Unlike in the day vs. sol distinction, "Mars Year" has no unique Latin term. Start and End dates of Mars Years were determined for 1607–2141 by Piqueux et al. Earth and Mars dates can be converted in the Mars Climate Database, however, the Mars Years are only rational to apply to events that take place on Mars.

Mars Year 1 started on 11 April 1955 and ended on 25 February 1957. Mars Year 1 is preceded by Mars Year 0.

== Events of Mars Year 1 ==
There was no spacecraft on or around Mars in Mars Year 1 (the first successful flyby occurred in Mars Year 6).

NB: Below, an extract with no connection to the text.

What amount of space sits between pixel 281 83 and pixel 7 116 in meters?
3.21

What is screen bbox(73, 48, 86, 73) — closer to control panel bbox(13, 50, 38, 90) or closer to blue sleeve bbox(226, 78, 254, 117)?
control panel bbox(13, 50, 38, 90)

De Mottoni created two albedo maps, Kuiper made several drawings Millman made maps and detailed descriptions and Dollfus observed the poles of Mars during the 1956 opposition.

- L_{s} 257 (Sol 495) Křivský et al. reports that the polar cap disappeared during a solar flare event.
- L_{s} 263 (Sol 505): Earth is closest to Mars (10 September 1956). This was the best time to observe Mars, therefore most observations during M.Y. 1 took place during this time.
- Around L_{s} 270: Major dust storm. Kuiper observed that a new polar cap formed before the southern summer solstice (L_{s} 270), and a dust storm developed over Mare Sirenum or Hellespontus and spread rapidly, covering the entire planet with dust except the south polar region. The lowered temperature may have led to the early formation of the polar cap where bright white snow was observed uncontaminated by yellow dust, however Millman attributes the disappearance of the cap to clouds.